Metin alıntısı
☆ ☆ ☆ ☆ ☆

Bir kulübün başkanı tarafından ilk kez saha ortasında hakem dövülmesiyle birlikte kaos ortamına giren Türk futbolu, TFF’nin, kulüplerin, hakemlerin erken U dönüşü yapmasıyla kısa sürelik bir aranın ardından yeniden start alma noktasına gelirken, ligde şu ana kadar beklentilerini gerçekleştiremeyen Trabzonspor, geçtiğimiz hafta Gaziantep FK maçında özellikle son 60 dakikadaki başarılı futboluyla rahat bir galibiyet almanın lezzetli bir meyve haline gelebilmesi için aynı başarıyı tekrarlamak amacıyla İstanbulspor maçına çıktı. Teknik Direktör Abdullah Avcı, takımda asıl yeri stoper olan 3 futbolcu olmasına rağmen, ön libero Batista Mendy’yi yine savunmanın ortasında oynatma tercihinde ısrar edeceğini bu akşam kadrolar açıklandığında gösterdi. Kuşkusuz başarılı bir futbol oynayan ve net bir galibiyet alan bir önceki haftanın kadrosunun bozulması düşünülemezdi ama yine de stoper bölgesinin oyuncularının iyice değersizliğe mahkum edilmemesi noktasında da daha duyarlı bir yol izlenebilir diye düşünüyorum.

☆ ☆ ☆ ☆ ☆

Yönerge
Trabzonspor yazısına göre Abdullah Avcı savunmanın ortasında hangi oyuncuyu oynatmakta ısrar etti?

[Kayıtlı veri girdileri]
☆ ☆ ☆ ☆ ☆

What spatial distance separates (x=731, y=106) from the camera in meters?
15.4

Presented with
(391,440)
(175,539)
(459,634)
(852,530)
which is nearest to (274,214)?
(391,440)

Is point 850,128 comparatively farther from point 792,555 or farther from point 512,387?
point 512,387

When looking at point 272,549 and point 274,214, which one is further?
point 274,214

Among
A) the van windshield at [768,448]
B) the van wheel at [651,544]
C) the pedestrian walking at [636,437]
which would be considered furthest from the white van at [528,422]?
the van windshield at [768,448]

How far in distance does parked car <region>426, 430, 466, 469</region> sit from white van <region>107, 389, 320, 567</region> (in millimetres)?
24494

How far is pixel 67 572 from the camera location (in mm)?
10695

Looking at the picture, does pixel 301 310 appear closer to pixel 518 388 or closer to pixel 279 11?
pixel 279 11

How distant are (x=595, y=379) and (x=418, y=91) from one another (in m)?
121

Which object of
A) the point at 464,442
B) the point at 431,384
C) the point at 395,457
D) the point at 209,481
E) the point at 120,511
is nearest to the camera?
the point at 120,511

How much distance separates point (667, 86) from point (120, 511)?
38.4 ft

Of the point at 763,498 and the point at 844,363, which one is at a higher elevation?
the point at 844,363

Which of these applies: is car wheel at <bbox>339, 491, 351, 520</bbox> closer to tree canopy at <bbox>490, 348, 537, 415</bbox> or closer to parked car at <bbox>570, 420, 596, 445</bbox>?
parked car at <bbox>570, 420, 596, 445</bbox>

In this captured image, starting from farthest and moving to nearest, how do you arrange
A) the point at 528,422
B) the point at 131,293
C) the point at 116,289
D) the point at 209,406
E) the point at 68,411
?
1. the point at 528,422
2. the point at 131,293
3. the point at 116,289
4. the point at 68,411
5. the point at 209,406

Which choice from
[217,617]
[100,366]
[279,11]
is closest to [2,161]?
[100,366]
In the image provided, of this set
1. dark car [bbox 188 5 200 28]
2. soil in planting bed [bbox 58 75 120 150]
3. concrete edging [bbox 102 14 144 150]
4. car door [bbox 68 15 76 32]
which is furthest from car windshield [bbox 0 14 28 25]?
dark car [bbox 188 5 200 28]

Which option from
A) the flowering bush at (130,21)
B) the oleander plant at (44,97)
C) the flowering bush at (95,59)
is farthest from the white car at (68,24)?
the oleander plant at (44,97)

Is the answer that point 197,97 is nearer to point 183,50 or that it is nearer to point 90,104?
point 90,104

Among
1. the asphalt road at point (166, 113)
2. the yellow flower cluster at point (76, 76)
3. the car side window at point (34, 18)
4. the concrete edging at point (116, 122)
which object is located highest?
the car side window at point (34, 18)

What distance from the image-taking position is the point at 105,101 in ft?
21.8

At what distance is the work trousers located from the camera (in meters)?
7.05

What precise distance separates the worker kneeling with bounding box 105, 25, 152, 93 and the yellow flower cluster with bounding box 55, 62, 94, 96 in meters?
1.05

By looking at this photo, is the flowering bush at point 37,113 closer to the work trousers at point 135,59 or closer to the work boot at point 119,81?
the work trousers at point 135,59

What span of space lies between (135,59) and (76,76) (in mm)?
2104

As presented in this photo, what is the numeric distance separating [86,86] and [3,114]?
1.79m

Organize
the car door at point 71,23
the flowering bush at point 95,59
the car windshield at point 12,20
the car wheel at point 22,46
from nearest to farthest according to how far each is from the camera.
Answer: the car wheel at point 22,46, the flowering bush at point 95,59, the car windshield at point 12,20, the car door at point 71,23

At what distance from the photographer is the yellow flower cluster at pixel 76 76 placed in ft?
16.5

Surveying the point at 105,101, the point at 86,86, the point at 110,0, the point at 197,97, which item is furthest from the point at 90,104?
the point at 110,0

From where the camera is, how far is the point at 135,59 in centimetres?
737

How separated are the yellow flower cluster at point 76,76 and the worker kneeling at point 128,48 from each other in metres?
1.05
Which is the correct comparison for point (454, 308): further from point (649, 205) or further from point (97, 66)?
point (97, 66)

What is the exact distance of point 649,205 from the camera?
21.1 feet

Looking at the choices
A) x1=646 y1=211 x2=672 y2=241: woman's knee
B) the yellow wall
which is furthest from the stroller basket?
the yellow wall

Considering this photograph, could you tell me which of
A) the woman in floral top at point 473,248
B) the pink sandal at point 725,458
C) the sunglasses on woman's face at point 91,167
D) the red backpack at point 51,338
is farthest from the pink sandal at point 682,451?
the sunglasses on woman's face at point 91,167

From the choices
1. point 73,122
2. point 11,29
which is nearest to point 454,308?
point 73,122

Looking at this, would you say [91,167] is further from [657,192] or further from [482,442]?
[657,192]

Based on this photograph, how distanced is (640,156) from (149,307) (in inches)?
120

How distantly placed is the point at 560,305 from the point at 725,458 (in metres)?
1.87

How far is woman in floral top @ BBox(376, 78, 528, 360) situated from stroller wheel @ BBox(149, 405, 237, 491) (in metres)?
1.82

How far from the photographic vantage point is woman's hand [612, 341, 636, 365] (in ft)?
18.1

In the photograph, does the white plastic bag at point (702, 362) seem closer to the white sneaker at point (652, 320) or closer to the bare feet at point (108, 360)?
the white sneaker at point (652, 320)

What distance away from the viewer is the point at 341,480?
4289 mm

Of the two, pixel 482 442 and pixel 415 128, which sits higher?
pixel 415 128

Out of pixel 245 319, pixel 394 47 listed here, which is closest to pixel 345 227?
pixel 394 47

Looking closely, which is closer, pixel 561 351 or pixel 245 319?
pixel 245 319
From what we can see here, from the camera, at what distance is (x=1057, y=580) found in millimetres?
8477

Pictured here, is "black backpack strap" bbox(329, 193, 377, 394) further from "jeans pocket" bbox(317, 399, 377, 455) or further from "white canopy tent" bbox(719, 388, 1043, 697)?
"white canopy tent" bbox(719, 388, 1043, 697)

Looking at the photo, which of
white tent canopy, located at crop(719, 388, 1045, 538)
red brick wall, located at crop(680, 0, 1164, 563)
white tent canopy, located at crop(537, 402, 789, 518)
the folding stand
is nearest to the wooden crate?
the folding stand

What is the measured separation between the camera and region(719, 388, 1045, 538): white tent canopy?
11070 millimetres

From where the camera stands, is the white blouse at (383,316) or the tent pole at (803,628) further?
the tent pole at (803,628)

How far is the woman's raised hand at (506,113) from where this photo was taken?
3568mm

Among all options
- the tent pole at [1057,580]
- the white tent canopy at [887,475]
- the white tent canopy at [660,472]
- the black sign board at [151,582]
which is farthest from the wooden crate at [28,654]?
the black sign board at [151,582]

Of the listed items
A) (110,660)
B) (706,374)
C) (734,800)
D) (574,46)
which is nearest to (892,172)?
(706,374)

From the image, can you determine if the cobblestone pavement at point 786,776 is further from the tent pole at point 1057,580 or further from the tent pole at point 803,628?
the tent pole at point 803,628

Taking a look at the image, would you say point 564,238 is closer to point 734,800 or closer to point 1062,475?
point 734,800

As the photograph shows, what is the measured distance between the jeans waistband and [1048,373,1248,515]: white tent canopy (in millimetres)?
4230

☆ ☆ ☆ ☆ ☆

Alıştırma cevabı
Ön libero Batista Mendy'yi.